Optimally communicated probability Q as a function of the true conviction P, for different reward functions. A proper scoring rule ensures Q=P. Image by the author.

In reality, our choices are often binary, and, depending on the “false positive” and “false negative” cost and the “true positive” and “true negative” reward, we will set the threshold on our subjective probability to take or not take a certain action to different values. It is not at all irrational to plan thoroughly for a probability P=0.01=1% catastrophe.

If probabilities are subjective, how can they be “wrong”?

Scoring rules have two main applications: On a technical level, when training a probabilistic statistical or machine learning model on data, optimizing a proper scoring rule will yield calibrated and as-sharp-as-possible probabilistic forecasts.
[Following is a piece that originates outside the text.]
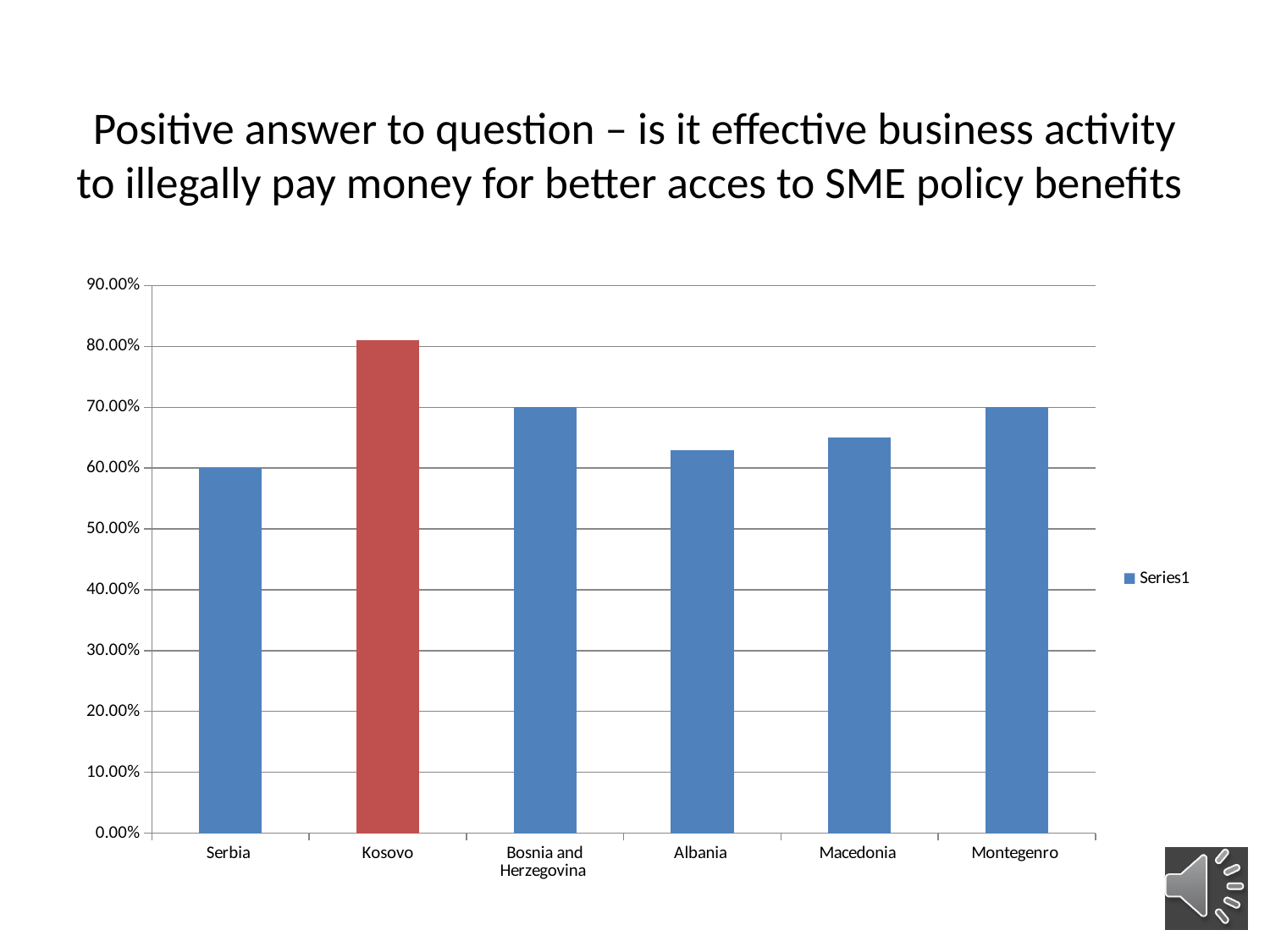
What kind of chart is shown on the slide? bar chart What is the value for Serbia? 60.00% Which country has the highest value in the chart? Kosovo Which is larger, the value for Kosovo or the value for Serbia? Kosovo Is the value for Kosovo greater or less than 70.00%? greater Which country has the lowest value in the chart? Serbia Is the value for Albania greater or less than 70.00%? less How many countries are shown on the x axis of the chart? 6 What is the value for Montegenro? 70.00% What is the value for Bosnia and Herzegovina? 70.00% How many series does the legend list? 1 Which bar in the chart is coloured red rather than blue? Kosovo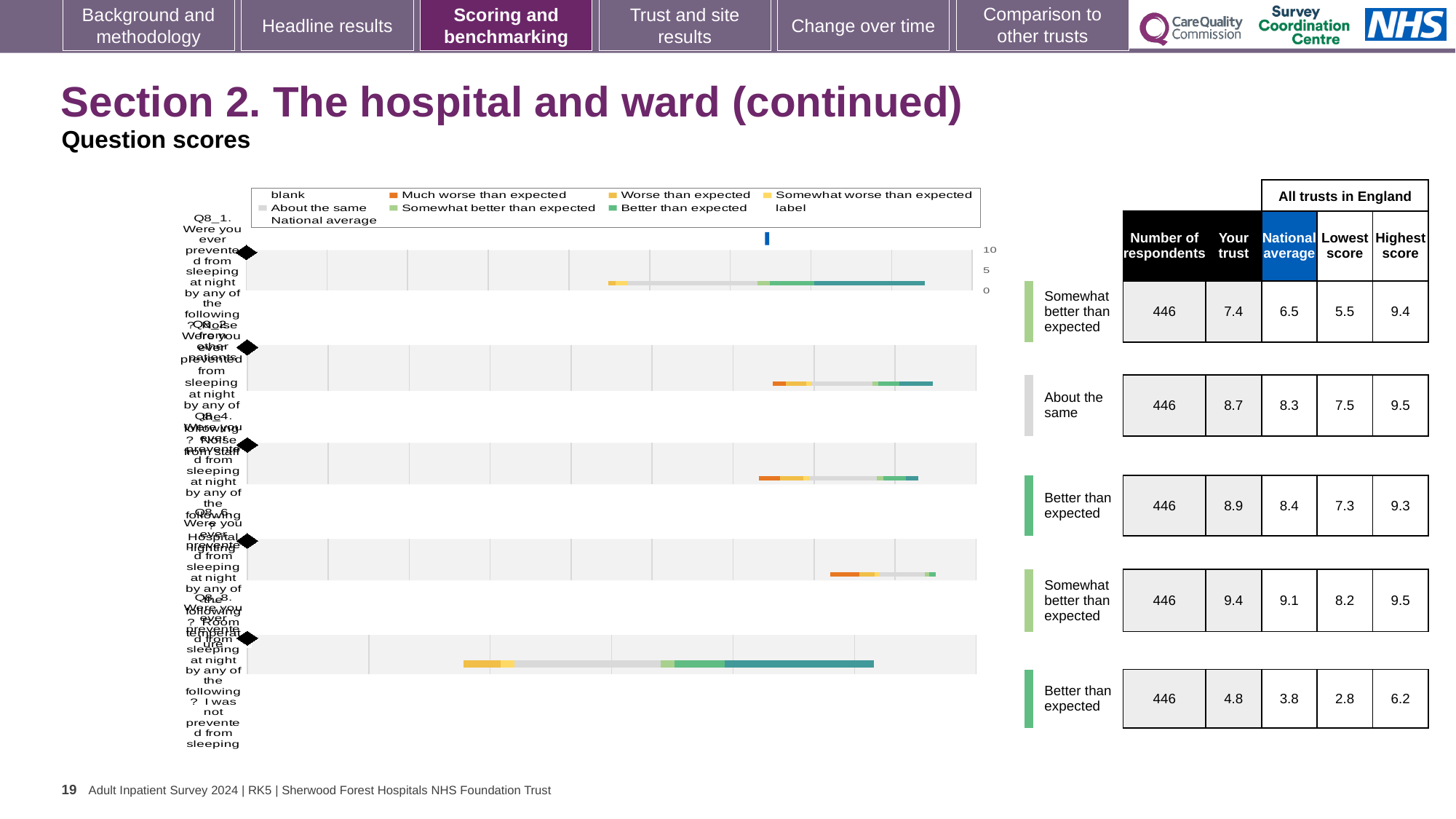
Which row has the lowest 'Your trust' score? the fifth (bottom) row (4.8) What is the 'Your trust' score for the first (top) row of the chart? 7.4 For the first row, which is larger: the 'Your trust' score or the national average? Your trust (7.4) How many question rows (bars) does the chart show? 5 What is the highest score among all trusts in England for the second row? 9.5 How many respondents are listed for the first row? 446 What benchmark category is shown for the bottom row of the chart? Better than expected What is the national average for the last (bottom) row of the chart? 3.8 What kind of chart is shown on the slide? bar chart Which row has the highest 'Your trust' score? the fourth row (9.4) What is the lowest score among all trusts in England for the fourth row? 8.2 For the third row, what is the difference between the 'Your trust' score and the national average? 0.5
In a more informal setting, when several experts estimate the probability for something (typically dramatic) to happen, one wants to make sure that the experts are honest and don’t try to overplay or downplay their subjective uncertainty (beware of group dynamics!). Super-forecasters indeed use quadratic scoring rules to help reflect on their degree of confidence and to train themselves to become more calibrated.

Back to our initial quiz game. Before answering, you should definitely ask how you are evaluated. The evaluation procedure does matter, even if you are told it does not. Similarly, when you are given a multiple-choice-test, be sure to understand whether it might be worthwhile to check a box even if you are only very marginally certain about its correctness.

But how can a quiz involving subjective probabilities be evaluated at all in an objective fashion? According to Bruno De Finetti, “probability does not exist”, so how can we then judge the probabilities that people express? We don’t judge people’s taste either! David Spiegelhalter emphasizes in “The Art of Uncertainty” that uncertainty is not “a property of the world, but of our relationship with the world”.

However, subjective does not mean unfalsifiable.

I might be 99% sure that France is larger than Spain, 75% sure that Marie Curie was born before Albert Einstein, and 55% sure that Montreal is larger than Kyoto. The numbers that you assign to these statements will probably (pun intended) be different. Your relationship to the world is a different one than mine. That’s OK.

We can be both right in the sense that we express calibrated probabilities, even if we assign different probabilities to the same events.

A more commonplace setting: When I enter a supermarket, I can assign quite informative (quite high or quite low) probabilities to me buying certain products — I typically know well what I intend to shop. The data scientist working at the supermarket does not know my personal shopping list, even after having collected considerable personal data. The probability that they assign to me buying a bottle of orange juice will be quite different from the one that I assign to me doing that — both probabilities can be “correct” in the sense that they are calibrated on the long term.

Subjectivity does not mean arbitrariness: We can aggregate predictions and outcomes, and evaluate to which extent the predictions are calibrated. Scoring rules help us precisely with that task, because they simultaneously grade honesty and information: Each forecaster can be evaluated separately upon their predicted probabilities. The one that is most informed (producing close-to-1 and close-to-0 probabilities) while being honest at the same time will win the quiz. Different scoring rules can then rank strong-but-slightly-uncalibrated against weaker-but-calibrated predictions differently.

As mentioned above, honesty and calibration are not equivalent in practice. We might truly believe 100 times that certain events should occur in 20% of each case — but the true number of occurrences might significantly differ from 20. We might be honest about our belief and express P=Q, but that belief itself is typically uncalibrated! Kahneman and Tversky have studied the cognitive biases that typically make more confident than we should be. In a way, we often behave as if a linear scoring rule judged our predictions, making us lean towards the bold side.